■ Exercise prompt ■
Copy every line from the records that holds the word "Indoor".

Segment Start: The data

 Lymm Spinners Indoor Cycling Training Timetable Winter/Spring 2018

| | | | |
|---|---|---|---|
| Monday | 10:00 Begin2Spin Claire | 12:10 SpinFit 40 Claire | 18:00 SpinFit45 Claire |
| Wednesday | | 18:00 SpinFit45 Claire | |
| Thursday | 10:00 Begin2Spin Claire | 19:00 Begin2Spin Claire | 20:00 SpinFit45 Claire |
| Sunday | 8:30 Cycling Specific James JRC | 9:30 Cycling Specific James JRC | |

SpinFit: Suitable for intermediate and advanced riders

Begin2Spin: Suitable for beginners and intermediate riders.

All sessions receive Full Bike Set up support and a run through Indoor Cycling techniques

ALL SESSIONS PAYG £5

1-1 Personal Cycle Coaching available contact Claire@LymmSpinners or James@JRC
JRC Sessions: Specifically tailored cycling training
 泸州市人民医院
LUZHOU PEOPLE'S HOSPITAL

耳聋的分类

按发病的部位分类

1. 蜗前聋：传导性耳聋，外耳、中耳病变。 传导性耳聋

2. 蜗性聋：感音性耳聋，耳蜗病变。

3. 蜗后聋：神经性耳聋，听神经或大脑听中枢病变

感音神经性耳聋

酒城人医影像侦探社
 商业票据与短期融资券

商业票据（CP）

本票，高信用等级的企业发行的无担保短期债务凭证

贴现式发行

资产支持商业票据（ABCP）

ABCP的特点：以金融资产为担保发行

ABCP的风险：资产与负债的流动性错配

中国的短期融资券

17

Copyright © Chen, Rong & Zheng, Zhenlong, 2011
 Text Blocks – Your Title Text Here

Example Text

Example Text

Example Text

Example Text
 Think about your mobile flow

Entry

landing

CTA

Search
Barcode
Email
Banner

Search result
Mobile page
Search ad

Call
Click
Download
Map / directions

Segment End: The data

■ Answer section ■
 Lymm Spinners Indoor Cycling Training Timetable Winter/Spring 2018
All sessions receive Full Bike Set up support and a run through Indoor Cycling techniques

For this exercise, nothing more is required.